● Instruction: Rewrite the text of every record below with "Pendant" changed to "Necklace" and everything else kept the same. Omit the pictures from your answer.

● Records drawn from a dataset:
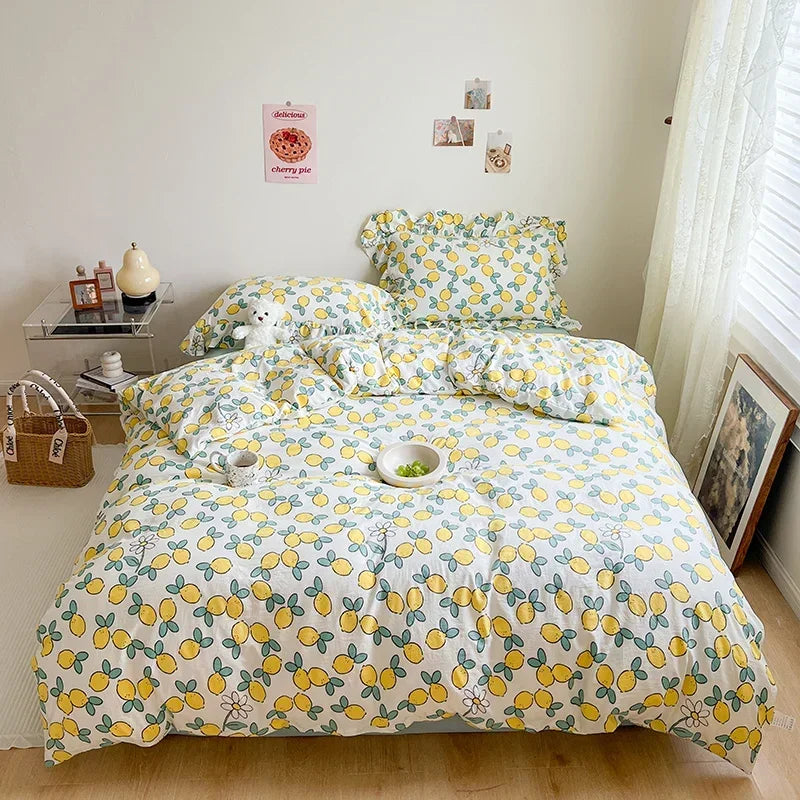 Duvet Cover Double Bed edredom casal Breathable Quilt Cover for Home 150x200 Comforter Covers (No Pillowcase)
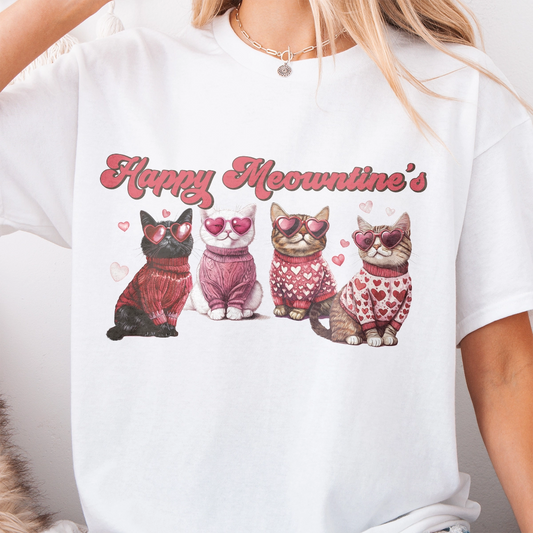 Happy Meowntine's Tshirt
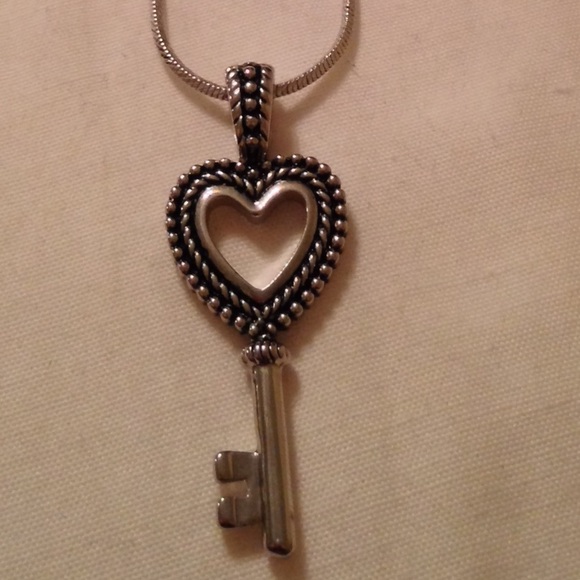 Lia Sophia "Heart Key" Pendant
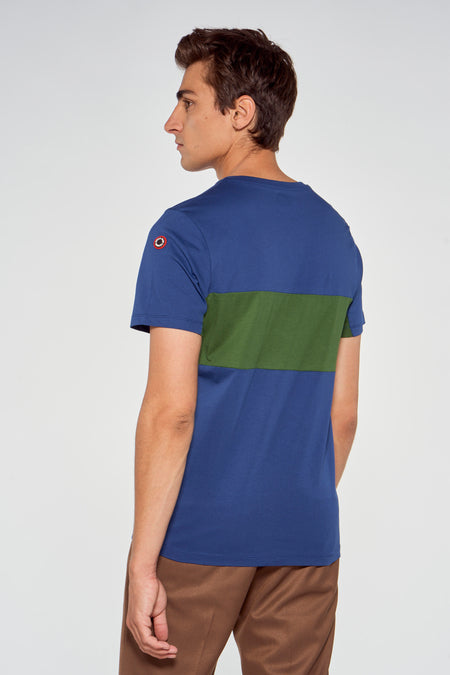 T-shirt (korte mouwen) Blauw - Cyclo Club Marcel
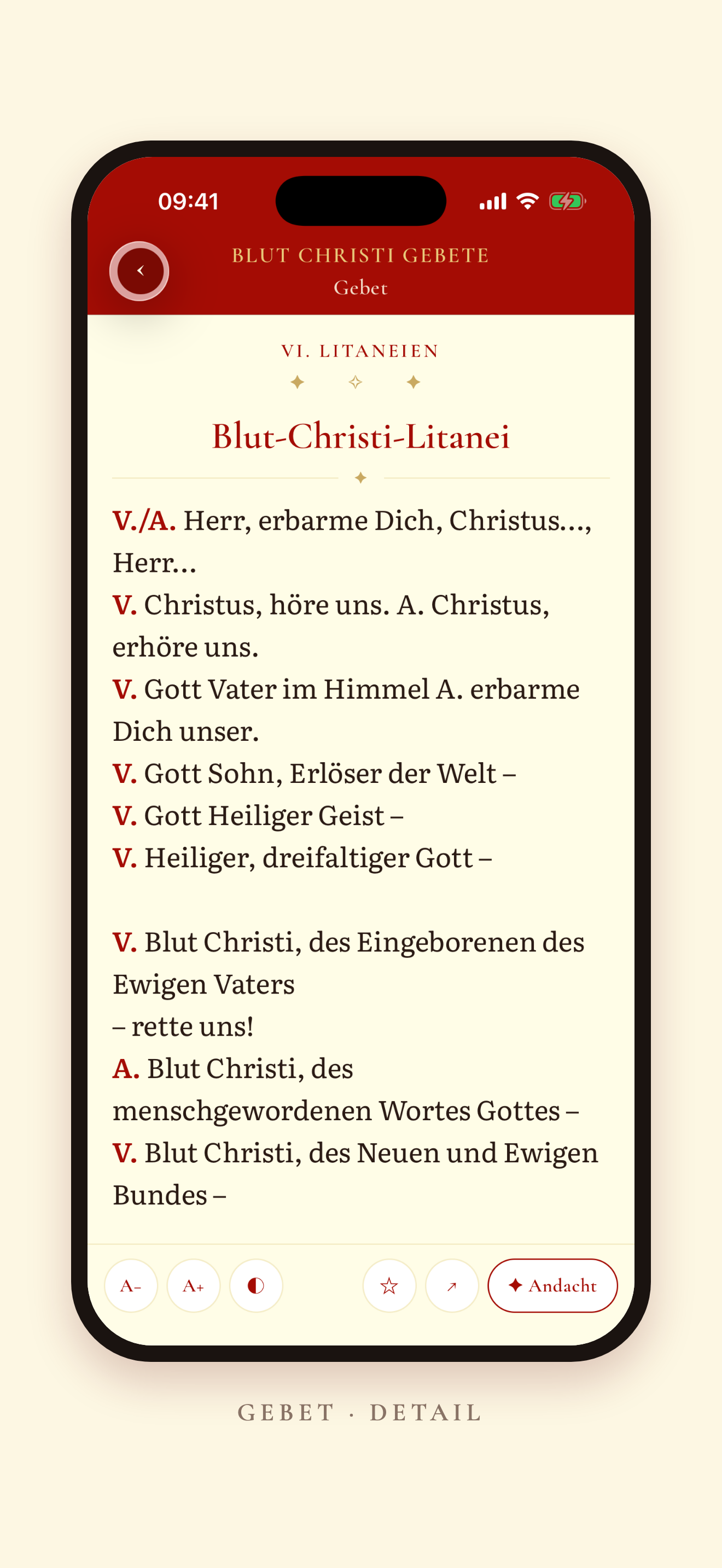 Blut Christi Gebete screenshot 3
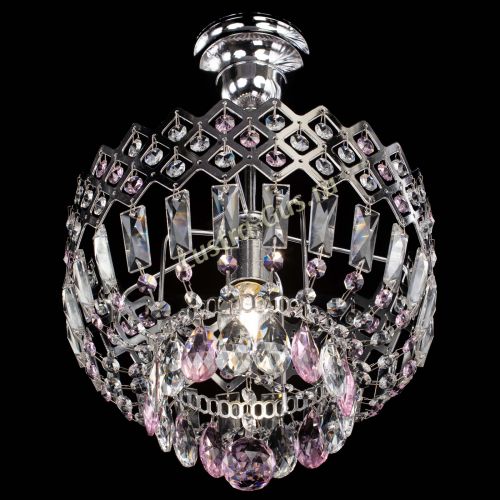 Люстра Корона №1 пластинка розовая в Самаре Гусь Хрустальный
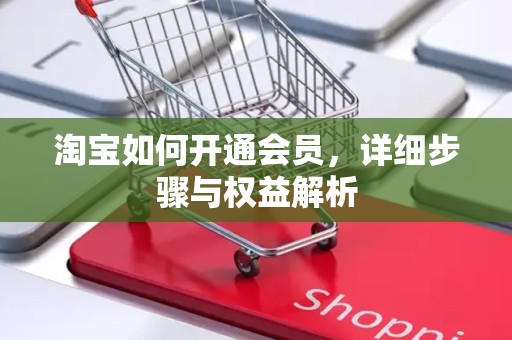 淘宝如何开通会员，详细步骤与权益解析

● Exercise output:
 Duvet Cover Double Bed edredom casal Breathable Quilt Cover for Home 150x200 Comforter Covers (No Pillowcase)
 Happy Meowntine's Tshirt
 Lia Sophia "Heart Key" Necklace
 T-shirt (korte mouwen) Blauw - Cyclo Club Marcel
 Blut Christi Gebete screenshot 3
 Люстра Корона №1 пластинка розовая в Самаре Гусь Хрустальный
 淘宝如何开通会员，详细步骤与权益解析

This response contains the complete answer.